[Items from a data source]
__________________________________________________

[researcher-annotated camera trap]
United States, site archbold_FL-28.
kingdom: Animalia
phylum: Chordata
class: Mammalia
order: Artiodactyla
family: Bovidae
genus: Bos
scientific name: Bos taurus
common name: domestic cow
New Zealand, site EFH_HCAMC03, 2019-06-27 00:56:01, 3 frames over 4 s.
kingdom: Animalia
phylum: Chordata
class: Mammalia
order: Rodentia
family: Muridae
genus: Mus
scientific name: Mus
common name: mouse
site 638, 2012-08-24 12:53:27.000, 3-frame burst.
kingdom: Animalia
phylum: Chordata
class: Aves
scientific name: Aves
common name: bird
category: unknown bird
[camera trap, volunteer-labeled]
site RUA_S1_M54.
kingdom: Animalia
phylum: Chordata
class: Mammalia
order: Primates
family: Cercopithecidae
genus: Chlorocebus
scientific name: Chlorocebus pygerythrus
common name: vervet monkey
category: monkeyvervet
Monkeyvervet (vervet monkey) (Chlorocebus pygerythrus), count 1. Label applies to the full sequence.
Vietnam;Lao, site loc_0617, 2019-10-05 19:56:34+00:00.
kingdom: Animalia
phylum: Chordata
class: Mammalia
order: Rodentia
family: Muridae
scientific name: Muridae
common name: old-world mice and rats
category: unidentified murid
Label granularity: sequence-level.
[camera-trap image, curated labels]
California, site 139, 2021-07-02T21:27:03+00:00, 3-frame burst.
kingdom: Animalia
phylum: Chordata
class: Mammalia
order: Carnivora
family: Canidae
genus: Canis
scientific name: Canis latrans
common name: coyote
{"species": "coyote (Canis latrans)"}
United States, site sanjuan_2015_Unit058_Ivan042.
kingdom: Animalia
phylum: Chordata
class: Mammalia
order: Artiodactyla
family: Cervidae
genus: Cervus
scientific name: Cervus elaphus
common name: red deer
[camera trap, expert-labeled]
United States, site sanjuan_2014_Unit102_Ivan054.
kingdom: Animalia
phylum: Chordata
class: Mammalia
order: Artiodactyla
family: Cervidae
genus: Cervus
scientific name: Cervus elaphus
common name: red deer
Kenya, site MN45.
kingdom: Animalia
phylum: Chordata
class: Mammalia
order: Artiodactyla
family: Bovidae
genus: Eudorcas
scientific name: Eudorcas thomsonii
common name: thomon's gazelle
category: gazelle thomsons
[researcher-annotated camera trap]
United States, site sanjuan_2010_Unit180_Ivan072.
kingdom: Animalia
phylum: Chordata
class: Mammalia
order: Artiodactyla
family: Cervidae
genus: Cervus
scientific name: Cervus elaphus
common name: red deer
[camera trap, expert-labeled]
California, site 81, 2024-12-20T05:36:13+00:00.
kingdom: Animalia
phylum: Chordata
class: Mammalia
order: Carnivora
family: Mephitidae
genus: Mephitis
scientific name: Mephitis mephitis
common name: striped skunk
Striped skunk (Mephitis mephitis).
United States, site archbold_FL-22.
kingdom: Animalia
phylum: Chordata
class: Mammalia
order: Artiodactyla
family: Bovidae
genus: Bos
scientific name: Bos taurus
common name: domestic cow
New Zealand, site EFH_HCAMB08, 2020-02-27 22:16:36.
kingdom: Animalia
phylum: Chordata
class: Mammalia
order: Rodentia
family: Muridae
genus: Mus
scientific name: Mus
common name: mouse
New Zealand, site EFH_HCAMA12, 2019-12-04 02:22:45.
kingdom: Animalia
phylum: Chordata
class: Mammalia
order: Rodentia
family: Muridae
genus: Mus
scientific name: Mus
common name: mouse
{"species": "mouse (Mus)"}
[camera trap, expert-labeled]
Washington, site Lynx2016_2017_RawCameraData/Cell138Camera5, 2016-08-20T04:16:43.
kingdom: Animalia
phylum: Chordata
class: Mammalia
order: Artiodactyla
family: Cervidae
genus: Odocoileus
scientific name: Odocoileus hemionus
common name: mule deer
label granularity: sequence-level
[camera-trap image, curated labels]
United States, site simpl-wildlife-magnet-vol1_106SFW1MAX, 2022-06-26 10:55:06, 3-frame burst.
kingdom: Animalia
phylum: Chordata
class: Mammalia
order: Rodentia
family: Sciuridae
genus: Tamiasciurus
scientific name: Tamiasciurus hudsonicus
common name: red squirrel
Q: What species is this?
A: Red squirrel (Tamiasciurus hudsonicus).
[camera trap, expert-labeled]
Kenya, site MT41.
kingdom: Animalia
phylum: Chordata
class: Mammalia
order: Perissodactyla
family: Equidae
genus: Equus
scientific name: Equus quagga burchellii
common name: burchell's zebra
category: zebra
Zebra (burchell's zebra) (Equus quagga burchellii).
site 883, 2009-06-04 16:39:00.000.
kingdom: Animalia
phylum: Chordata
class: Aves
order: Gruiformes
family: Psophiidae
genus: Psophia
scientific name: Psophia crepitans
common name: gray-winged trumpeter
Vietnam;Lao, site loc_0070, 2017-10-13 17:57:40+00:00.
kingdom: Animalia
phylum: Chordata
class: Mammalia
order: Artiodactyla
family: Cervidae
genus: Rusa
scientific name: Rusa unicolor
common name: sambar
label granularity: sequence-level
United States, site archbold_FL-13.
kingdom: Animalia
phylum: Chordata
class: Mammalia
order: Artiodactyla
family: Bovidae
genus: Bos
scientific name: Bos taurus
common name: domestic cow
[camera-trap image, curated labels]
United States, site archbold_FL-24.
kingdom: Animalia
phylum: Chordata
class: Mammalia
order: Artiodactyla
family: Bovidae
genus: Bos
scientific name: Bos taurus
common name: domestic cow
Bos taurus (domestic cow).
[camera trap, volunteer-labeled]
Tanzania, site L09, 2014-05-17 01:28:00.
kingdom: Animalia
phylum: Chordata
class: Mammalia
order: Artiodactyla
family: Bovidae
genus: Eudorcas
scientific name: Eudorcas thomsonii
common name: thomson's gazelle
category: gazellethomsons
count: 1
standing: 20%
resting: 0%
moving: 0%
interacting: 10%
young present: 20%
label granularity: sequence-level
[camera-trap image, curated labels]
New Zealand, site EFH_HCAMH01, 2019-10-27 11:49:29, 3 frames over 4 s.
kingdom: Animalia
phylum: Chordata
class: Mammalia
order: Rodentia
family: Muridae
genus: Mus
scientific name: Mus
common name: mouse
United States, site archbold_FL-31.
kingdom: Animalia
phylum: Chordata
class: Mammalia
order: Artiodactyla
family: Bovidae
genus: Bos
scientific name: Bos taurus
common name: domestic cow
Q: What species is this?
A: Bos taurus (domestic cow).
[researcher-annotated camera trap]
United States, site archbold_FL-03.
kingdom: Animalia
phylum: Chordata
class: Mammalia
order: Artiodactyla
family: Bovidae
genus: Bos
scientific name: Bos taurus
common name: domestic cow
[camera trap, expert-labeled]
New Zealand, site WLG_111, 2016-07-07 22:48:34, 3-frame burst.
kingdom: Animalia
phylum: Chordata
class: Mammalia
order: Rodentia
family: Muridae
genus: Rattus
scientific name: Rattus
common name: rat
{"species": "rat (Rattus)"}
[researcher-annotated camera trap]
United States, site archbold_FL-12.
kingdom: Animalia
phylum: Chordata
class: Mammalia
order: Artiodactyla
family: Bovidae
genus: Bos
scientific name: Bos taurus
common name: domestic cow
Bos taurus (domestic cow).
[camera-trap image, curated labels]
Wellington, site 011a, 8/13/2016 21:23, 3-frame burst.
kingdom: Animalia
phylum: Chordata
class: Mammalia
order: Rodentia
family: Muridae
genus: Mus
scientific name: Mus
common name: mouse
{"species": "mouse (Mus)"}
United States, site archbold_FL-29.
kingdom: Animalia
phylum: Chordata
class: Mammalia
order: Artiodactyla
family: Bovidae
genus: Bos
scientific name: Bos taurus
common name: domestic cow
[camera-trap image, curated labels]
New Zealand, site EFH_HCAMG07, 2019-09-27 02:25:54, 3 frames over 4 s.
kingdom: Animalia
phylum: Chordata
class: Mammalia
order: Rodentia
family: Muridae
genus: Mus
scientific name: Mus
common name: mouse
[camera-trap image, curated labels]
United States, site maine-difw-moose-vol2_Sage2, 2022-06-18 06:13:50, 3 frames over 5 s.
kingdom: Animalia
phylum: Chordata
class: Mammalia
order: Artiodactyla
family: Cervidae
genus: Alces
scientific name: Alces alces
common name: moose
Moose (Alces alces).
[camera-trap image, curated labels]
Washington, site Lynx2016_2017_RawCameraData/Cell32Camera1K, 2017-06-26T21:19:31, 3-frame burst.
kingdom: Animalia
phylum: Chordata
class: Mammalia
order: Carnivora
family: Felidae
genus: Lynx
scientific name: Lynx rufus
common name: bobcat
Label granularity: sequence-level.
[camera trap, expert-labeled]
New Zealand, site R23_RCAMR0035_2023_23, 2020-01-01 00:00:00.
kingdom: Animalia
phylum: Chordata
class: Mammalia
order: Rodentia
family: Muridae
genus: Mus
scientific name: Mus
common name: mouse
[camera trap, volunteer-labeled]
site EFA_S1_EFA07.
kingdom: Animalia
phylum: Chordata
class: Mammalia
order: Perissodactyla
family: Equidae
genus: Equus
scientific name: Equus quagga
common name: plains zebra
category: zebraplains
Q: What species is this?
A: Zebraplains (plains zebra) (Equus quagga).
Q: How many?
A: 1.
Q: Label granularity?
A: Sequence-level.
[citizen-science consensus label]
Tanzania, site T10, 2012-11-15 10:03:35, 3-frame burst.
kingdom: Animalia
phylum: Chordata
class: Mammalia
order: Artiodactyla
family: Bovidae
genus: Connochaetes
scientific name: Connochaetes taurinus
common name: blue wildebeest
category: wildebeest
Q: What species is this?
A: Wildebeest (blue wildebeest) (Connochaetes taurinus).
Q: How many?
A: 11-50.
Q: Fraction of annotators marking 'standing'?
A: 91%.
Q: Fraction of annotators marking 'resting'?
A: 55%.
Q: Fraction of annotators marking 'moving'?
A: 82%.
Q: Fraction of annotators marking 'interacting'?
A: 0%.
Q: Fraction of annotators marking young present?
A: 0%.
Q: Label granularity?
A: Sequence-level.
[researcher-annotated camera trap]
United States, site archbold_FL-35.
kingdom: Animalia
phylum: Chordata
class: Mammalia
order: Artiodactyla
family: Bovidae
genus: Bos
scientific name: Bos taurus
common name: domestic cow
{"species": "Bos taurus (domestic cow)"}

__________________________________________________

▸ **Exercise**: Please copy every line in the entries where "moving" appears.

▸ **Response below**:
moving: 0%
Q: Fraction of annotators marking 'moving'?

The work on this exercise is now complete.